Intensify guidance, counselling in schools – Education director to colleagues

The Adentan Municipal Director of Education, Gifty Mussey, has charged education directors to intensify guidance and counselling to guide students to make informed decisions.
According to him, guidance and counselling assisted students and other learners to accept the right social and academic life and they also ended up having a good career.
“So it is always good for directors to encourage their guidance and counselling coordinators to organise programmes that will bring out students’ strength and ability to excel in these three areas — social life of the child, the academic life of the child and the career of the child,” she said.
Mrs Mussey said this at a boot camp for adolescents with talents organised by Dynamic Works, a non-governmental organisation and Drama Troupe in Accra.
She noted that the reason why children were being educated was for their future career, to make sure they were able to integrate in society and become successful in future.
Mrs Mussey, therefore, said it was important that children were guided in taking the right decisions for the betterment of their lives.
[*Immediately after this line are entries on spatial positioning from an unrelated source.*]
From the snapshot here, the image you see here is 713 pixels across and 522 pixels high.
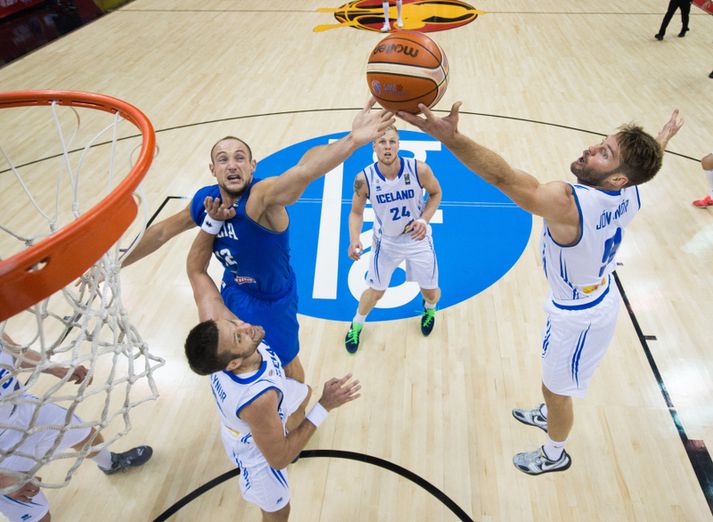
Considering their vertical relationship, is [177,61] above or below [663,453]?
above

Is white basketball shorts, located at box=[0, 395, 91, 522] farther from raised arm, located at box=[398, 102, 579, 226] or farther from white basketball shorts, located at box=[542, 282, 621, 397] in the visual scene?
white basketball shorts, located at box=[542, 282, 621, 397]

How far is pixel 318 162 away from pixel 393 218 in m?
1.45

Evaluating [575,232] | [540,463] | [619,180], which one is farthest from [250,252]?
[540,463]

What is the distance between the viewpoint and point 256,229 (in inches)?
105

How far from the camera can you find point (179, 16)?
12062 mm

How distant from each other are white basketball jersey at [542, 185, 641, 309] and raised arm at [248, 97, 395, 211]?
998 millimetres

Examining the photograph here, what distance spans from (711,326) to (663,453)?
1.47 metres

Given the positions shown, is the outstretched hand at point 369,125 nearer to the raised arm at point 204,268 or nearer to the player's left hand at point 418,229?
the raised arm at point 204,268

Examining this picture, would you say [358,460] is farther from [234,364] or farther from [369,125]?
[369,125]

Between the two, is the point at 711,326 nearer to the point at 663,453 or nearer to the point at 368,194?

Speaking at the event, the Ayawaso Central Municipal Director of Education, Augustus Owusu-Agyemfra, congratulated the NGO for organising the programme aimed at unearthing the talents of children for a brighter future.
Advice
“We could develop an information pack to advise schools on how to foster mentoring. It is a very cheap way of supporting gifted children,” he said.
A lecturer at the Department of Theatre and Film Studies at the University of Cape Coast, Dr Madinatu Bello, told the youngsters that the field of arts was multi-disciplinary and that people with interest in other fields could also venture in that area.
“Even if you are in the sciences, it does not stop you from going into the arts because now, we are going digital. We have moved into the digital/technology era. So, we are inter-disciplinary, trans-disciplinary and multi-disciplinary. We cut across all aspects of life,” she emphasised.
An Administrator/Artist Manager/Producer, Hagan Awuku, said the creative arts industry “could give us a lot of income provided we are able to structure things well.”
Industry
He, therefore, advised youngsters to venture into the industry and urged the government to look at that area well in view of the potential it had for the good of the country in terms of addressing unemployment, among other things.
The Director of the NGO, Gloria Cann, who is also a musician and a poetess, said the programme, which was the second, aimed at ensuring that the future of youngsters was brighter.